1. Talk about how the body feels in each state of emotion. You can use the color zones: blue = slow, green = calm, yellow = wiggly, red = tight. Here is a music video that illustrate these concepts:
2. Check out the article from https://hes-extraordinary.com/improve-emotional-regulation-just-7-minutes-per-day to read about the ways exercise help regulate emotions and download a free copy of this poster.
-Fill your body with sand video by Brianne. Note: the sound is very low, but if you plug in headphones, you can hear better.

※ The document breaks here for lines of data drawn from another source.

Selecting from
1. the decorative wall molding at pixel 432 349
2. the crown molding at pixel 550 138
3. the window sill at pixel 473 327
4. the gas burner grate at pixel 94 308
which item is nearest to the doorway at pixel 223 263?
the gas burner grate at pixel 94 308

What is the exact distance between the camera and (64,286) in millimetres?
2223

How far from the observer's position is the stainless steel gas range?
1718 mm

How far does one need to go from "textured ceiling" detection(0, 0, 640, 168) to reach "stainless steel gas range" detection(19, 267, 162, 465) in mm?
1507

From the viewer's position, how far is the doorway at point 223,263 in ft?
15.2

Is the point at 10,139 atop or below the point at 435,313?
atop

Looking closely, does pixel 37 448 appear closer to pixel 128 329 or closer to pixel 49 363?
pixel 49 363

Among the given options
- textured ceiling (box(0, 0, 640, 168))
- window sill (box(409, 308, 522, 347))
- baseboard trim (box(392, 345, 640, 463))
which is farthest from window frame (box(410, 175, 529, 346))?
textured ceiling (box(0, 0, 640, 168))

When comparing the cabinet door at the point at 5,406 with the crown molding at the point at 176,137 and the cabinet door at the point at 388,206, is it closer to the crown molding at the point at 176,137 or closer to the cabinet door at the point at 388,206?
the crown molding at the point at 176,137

-Practice kind thoughts by prompting your child to think of 5 people they’d like to send kind wishes to - you can use this printable
-Blow bubbles ‘slo-mo’ style, emphasizing a big deep breath in through the nose to fill the bubble… and out through the mouth as slow as possible
-Squeeze and let go, tensing different muscles in the body for 5 seconds and then slowing releasing
-Tune into the body by getting down on your child’s level and feeling each other’s heartbeats
-Take a mindful walk pointing out sights and sounds along the way. Explore textures in nature, take a walk to collect several different objects and observe/describe how each feels
-Find shapes in the sky by laying down together and choosing different objects to search for in the clouds
-Practice noticing with art. Choose several different utensils and describe how they all feel different on the paper
-Try ‘buddy breathing’ and invite your child to grab a toy/stuffed animal to place on their tummy while they lay down and take slow breaths, in through the nose and out through the mouth
-Sit down with your child and ‘color your feelings’ together depicting each emotion with a new color
-Listen to some music and see how many different instruments you can each hear, paint to the music
-Explore gratitude by going back and forth with your child (for as long as you can!) to name as many things possible that you are grateful for
-Practice this grounding technique:
Other Calming Strategies
- Heavy work: Have your child do activities that require physical effort that they can feel the compression/stretching of the joints (pushing and pulling!). For example: wall-push ups, wheel-barrow walks, wrestling and rough housing, tug-o-war, jumping, knead dough, digging in a garden, vacuuming, scrubbing the bathtub, drink a thick liquid such as a smoothie or soup through a straw, etc. Find more ideas here.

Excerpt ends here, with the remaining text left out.